- February 26, 2010
- Posted by: admin
- Category: Finance News
Once a feature of more expensive home loan packages, redraw facilities and mortgage offset accounts come attached to even some basic home loan products these days.
If you have a mortgage, if you want to make your money work smarter, paying money off the top using your redraw or offset facility is the best way to go,
You may need to withdraw the money later, but while it’s sitting there, every single day it’s saving you money, noting that the interest on mortgages is calculated on the daily balance of the loan.
With redraw, borrowers make extra repayments directly off the loan but these are noted separately as additional repayments and can be withdrawn. In contrast, an offset account sits alongside the home loan and the interest earned on that account offsets the interest payable on the home loan. The overall effect is the same.
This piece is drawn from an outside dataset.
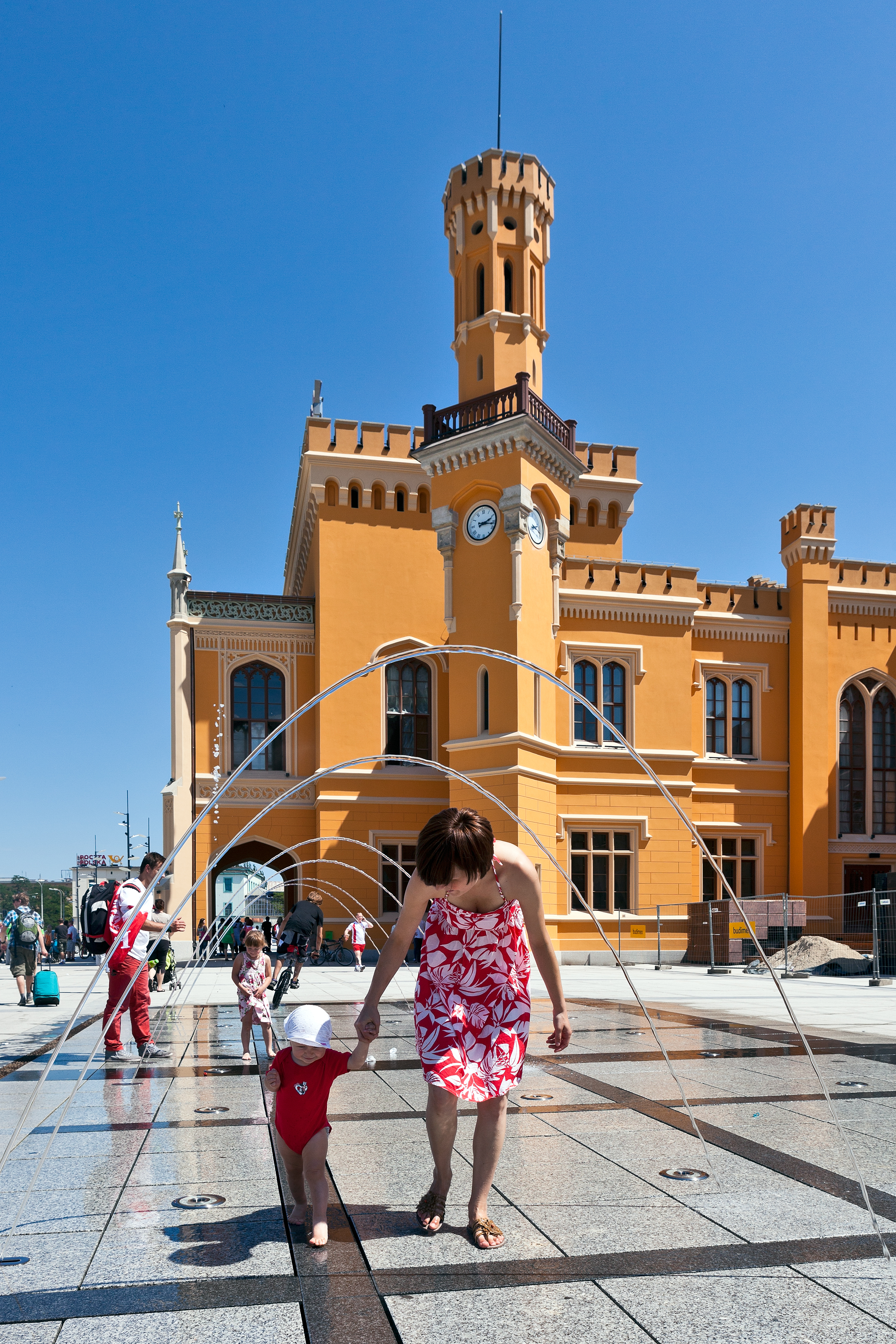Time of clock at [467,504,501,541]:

I personally prefer redraw because you can clearly see what’s happening and gain a sense of achievement from the balance falling. I can see the balance drop but I can also see that amount sitting in the available redraw category.
I am not keen on line-of-credit loans, which are less transparent and require greater discipline to manage and 95% of customers I see are unable to control the debt and end up worse off than they would have been with a standard loan.
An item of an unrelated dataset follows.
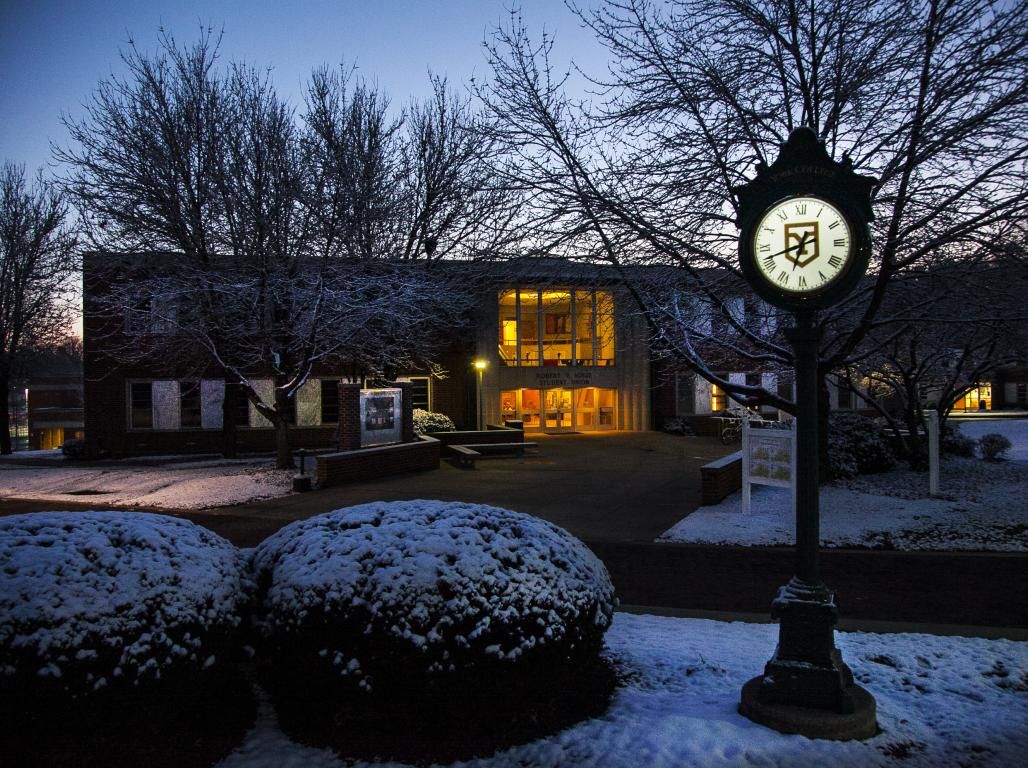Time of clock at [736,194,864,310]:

Line of credit loan’s don’t have a set repayment and are interest only. Let’s say you set up a $300,000 line-of-credit home loan but the balance is currently $270,000. You’re not required to make a payment as long as you don’t go back over the $300,000 by drawing funds. .
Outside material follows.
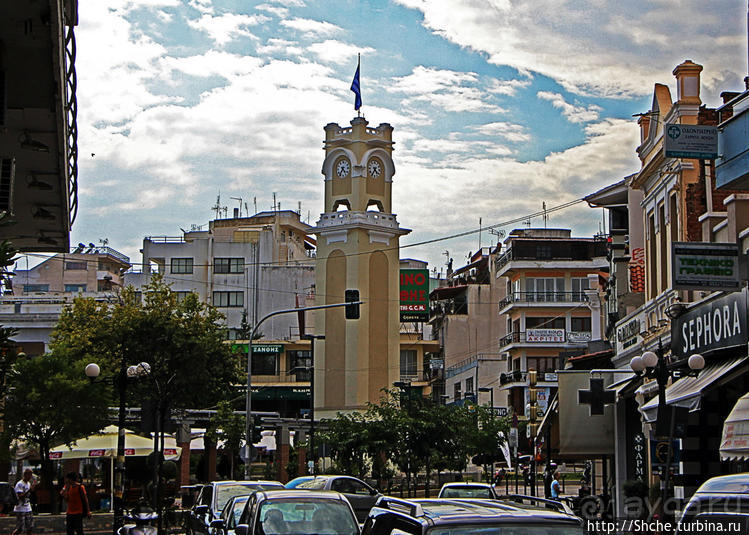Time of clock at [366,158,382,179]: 4:35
When it comes to investment property, think twice before using an offset. Always pay your home loan off first before considering reducing investment debt.
If you’re living in a property that you plan to turn into an investment property by moving out be very careful and seek tax advice before making any decisions. As you will need to carefully consider the loan structure for what you can and cannot claim as a tax deduction.
A lot of people mistakenly believe they can load up the debt before they leave a property by withdrawing their redraw amounts and use that money to buy another property.
The problem is the Tax Office considers the debt you’ve built up again against that first property to be debt for personal purposes that is, for the purchase of your new home which means it’s not tax-deductible.
It’s not what the debt is secured against that matters but the purpose of the debt.
Holding that money in an offset account instead will sort that out, Then you’re just taking money out of an account to buy your new house.